- _Problem details_
From the line with "var addText = $(this).attr('val');" to the final line of the records, reproduce every line exactly and only those lines.

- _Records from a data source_
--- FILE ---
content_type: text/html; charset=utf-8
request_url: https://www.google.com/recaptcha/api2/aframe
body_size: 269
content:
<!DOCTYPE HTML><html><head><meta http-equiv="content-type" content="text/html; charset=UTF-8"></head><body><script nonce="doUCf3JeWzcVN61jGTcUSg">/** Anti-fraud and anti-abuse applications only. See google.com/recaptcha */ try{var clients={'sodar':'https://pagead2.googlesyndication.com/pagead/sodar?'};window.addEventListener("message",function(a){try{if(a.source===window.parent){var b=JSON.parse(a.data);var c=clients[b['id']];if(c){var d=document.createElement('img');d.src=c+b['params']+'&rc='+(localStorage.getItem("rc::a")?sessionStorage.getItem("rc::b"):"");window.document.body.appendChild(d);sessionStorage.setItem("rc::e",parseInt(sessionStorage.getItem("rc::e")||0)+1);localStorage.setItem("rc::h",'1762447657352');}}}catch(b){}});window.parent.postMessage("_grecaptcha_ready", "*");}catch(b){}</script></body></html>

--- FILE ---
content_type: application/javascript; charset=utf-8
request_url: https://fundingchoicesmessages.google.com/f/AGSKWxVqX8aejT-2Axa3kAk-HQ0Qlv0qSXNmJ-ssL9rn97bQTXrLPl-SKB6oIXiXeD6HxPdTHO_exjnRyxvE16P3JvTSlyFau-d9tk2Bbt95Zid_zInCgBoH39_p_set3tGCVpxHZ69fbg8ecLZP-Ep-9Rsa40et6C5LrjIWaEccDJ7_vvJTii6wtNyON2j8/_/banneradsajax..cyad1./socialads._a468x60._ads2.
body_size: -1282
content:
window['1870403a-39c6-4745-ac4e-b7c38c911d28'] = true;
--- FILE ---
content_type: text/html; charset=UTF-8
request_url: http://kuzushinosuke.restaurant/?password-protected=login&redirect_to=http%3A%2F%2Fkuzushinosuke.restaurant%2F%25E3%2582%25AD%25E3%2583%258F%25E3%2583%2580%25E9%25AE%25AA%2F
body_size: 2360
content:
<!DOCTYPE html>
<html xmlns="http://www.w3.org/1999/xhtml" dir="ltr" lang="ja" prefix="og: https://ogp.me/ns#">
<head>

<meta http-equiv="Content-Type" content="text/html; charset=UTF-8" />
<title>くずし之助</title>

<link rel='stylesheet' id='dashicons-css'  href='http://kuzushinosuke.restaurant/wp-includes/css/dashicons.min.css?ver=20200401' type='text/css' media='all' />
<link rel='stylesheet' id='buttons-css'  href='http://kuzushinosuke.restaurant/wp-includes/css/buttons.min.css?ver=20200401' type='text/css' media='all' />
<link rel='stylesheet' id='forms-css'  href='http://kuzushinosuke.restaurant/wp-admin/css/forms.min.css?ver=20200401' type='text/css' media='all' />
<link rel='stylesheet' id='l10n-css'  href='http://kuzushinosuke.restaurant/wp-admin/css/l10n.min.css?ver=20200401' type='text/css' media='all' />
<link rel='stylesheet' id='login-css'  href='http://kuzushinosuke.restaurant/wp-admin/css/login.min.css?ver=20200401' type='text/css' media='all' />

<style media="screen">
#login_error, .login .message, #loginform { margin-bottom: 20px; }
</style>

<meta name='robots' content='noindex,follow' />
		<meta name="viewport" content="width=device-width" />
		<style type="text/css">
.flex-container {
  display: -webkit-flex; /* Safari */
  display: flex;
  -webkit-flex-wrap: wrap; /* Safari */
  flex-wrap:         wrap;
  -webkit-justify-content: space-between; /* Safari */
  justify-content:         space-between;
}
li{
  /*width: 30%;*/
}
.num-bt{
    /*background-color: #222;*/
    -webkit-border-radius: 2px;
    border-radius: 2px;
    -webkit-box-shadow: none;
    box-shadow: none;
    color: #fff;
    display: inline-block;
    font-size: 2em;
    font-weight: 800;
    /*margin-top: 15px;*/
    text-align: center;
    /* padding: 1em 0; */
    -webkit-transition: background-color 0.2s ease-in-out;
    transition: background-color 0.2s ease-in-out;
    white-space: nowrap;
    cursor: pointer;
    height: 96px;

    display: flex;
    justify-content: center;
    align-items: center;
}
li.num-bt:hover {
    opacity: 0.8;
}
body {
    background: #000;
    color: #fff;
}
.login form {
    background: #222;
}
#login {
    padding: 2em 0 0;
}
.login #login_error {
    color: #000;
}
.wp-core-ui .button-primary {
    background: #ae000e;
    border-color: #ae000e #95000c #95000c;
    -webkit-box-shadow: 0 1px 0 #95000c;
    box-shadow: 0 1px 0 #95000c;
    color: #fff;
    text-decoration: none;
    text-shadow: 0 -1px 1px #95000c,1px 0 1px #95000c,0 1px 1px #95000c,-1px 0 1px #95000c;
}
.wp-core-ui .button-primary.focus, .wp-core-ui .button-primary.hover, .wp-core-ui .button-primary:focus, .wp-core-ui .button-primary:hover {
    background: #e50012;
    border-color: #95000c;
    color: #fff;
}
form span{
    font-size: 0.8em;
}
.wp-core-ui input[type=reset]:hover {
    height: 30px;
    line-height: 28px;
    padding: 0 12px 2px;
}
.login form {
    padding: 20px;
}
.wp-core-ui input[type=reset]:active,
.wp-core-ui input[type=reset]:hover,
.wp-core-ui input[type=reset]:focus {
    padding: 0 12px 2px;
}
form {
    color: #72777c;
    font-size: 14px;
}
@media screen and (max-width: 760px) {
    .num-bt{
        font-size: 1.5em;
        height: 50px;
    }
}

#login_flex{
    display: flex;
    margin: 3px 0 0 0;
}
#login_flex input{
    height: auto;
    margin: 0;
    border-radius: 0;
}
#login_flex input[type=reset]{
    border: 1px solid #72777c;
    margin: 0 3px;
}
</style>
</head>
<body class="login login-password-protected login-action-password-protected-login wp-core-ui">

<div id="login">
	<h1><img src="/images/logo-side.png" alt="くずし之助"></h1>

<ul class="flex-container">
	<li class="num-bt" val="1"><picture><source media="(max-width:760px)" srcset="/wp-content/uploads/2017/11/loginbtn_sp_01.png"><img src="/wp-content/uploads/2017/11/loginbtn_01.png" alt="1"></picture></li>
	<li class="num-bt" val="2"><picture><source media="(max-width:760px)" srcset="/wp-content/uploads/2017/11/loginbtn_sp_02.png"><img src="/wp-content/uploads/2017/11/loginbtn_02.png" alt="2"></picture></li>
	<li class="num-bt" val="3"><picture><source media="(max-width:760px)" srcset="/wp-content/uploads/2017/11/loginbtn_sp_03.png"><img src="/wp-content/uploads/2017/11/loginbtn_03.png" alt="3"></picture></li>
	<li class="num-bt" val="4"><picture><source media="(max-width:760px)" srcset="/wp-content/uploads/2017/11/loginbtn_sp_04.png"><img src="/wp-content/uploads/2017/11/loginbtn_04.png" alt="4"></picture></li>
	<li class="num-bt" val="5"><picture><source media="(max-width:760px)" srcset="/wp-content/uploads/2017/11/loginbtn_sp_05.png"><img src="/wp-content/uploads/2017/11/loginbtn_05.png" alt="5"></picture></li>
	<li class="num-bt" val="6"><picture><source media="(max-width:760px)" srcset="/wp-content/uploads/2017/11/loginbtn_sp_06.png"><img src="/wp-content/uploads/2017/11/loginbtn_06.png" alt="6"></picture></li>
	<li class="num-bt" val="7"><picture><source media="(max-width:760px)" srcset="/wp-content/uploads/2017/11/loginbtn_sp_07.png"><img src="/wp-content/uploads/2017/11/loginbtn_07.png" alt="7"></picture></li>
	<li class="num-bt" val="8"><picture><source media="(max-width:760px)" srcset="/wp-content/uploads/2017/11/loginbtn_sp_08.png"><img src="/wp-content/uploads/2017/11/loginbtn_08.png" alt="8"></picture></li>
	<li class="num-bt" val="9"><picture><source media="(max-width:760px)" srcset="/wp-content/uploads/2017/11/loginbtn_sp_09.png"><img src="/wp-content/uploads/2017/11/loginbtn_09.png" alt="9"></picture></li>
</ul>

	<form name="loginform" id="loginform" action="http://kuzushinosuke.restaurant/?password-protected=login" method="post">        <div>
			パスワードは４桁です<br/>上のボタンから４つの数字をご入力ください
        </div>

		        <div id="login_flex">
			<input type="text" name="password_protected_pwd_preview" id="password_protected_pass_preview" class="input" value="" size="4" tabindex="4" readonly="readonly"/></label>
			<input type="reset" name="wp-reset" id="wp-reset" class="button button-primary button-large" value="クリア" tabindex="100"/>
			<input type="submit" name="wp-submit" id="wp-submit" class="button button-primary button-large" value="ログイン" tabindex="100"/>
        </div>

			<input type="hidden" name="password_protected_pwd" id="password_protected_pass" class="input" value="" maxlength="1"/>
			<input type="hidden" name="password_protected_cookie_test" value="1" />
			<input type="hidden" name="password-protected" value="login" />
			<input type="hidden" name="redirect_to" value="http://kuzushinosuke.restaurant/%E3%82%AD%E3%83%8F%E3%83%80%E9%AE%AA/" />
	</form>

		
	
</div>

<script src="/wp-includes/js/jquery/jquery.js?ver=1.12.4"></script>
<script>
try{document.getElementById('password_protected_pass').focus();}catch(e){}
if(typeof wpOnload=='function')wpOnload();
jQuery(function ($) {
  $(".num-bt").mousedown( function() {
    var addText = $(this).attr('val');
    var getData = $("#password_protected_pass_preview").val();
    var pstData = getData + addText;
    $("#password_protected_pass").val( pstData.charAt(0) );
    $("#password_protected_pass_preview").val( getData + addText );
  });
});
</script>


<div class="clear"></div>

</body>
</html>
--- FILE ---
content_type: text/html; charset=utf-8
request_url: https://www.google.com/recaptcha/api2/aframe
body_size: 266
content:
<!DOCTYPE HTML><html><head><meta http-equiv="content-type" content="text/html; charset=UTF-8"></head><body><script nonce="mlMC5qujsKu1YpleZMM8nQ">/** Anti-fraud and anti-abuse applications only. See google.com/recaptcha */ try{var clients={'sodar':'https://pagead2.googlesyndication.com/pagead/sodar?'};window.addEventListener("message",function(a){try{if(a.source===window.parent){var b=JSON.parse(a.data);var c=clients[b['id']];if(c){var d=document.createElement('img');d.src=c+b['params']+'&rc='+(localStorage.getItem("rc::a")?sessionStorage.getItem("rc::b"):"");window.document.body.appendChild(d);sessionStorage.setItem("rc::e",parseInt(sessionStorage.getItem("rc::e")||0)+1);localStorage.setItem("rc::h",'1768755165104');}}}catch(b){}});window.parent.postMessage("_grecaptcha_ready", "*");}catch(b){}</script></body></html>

- _Output for this exercise_
    var addText = $(this).attr('val');
    var getData = $("#password_protected_pass_preview").val();
    var pstData = getData + addText;
    $("#password_protected_pass").val( pstData.charAt(0) );
    $("#password_protected_pass_preview").val( getData + addText );
  });
});
</script>


<div class="clear"></div>

</body>
</html>
--- FILE ---
content_type: text/html; charset=utf-8
request_url: https://www.google.com/recaptcha/api2/aframe
body_size: 266
content:
<!DOCTYPE HTML><html><head><meta http-equiv="content-type" content="text/html; charset=UTF-8"></head><body><script nonce="mlMC5qujsKu1YpleZMM8nQ">/** Anti-fraud and anti-abuse applications only. See google.com/recaptcha */ try{var clients={'sodar':'https://pagead2.googlesyndication.com/pagead/sodar?'};window.addEventListener("message",function(a){try{if(a.source===window.parent){var b=JSON.parse(a.data);var c=clients[b['id']];if(c){var d=document.createElement('img');d.src=c+b['params']+'&rc='+(localStorage.getItem("rc::a")?sessionStorage.getItem("rc::b"):"");window.document.body.appendChild(d);sessionStorage.setItem("rc::e",parseInt(sessionStorage.getItem("rc::e")||0)+1);localStorage.setItem("rc::h",'1768755165104');}}}catch(b){}});window.parent.postMessage("_grecaptcha_ready", "*");}catch(b){}</script></body></html>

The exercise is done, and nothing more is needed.